Ivan was silent. Silent for a long time. And that silence was enough.
“Neither you nor your precious mother has any right to tell me how to spend my bonus! Do you understand?!” Sasha exhaled, and the last of her strength left her.
He left. Quietly, without a word.
Sasha sank to the floor right where she stood. She wrapped her arms around her knees and buried her face in them. She cried for a long time, bitterly, out loud. She cried over everything at once: the three lost years, the dreams that had remained only dreams, the love that had turned out not to be strong enough.
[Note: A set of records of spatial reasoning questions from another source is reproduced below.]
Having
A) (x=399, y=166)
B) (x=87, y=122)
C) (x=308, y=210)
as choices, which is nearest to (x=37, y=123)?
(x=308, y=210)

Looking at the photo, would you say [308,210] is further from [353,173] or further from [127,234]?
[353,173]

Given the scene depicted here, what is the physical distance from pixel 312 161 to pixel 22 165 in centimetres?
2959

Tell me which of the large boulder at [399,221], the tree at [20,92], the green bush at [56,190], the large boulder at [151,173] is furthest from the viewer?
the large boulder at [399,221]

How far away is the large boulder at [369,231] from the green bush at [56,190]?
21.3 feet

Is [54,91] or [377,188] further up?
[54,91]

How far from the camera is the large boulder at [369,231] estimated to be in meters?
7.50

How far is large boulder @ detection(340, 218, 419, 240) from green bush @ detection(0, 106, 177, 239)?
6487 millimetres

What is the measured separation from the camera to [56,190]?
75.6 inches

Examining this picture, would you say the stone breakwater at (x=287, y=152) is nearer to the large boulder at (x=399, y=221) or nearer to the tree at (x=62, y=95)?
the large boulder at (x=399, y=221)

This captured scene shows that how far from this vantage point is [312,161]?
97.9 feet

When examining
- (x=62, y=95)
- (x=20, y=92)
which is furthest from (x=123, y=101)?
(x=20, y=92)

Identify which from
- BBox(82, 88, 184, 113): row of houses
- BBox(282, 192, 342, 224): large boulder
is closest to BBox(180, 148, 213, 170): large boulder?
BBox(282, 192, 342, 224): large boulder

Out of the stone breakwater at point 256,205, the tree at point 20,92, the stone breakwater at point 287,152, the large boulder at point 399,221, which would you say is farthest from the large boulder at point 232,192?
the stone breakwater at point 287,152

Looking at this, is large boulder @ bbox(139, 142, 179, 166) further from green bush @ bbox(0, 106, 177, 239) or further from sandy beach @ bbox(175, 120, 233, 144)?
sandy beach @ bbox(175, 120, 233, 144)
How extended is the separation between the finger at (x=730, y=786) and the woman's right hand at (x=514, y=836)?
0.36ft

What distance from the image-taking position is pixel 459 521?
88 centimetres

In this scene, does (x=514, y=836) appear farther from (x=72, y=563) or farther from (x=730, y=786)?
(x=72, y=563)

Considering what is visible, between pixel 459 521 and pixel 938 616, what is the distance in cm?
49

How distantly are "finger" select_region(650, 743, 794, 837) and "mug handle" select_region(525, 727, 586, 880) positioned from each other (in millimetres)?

Her phone vibrated. A message from a friend: “Shall we meet tomorrow? I miss you!”
Sasha looked at the screen through her tears. Then slowly typed her answer: “Yes. Tomorrow. I’ll definitely come.”
And then she opened the travel agency website and entered her details. She clicked “Place order.” And for the first time in three years, she felt something that resembled freedom.
Ivan did not come home that night. He did not write, did not call. Sasha did not call him either. In the morning she got up and got ready for work as usual. She looked awful — swollen eyes, pale face. But inside, she was calm.
What would happen next, she did not know. Maybe they would divorce. Maybe he would come back and apologize. Or maybe they would remain in that suspended state where neither of them knew how to keep living together or how to live apart.
But the trip was already paid for. And that was the first step toward remembering that she had the right to her own life.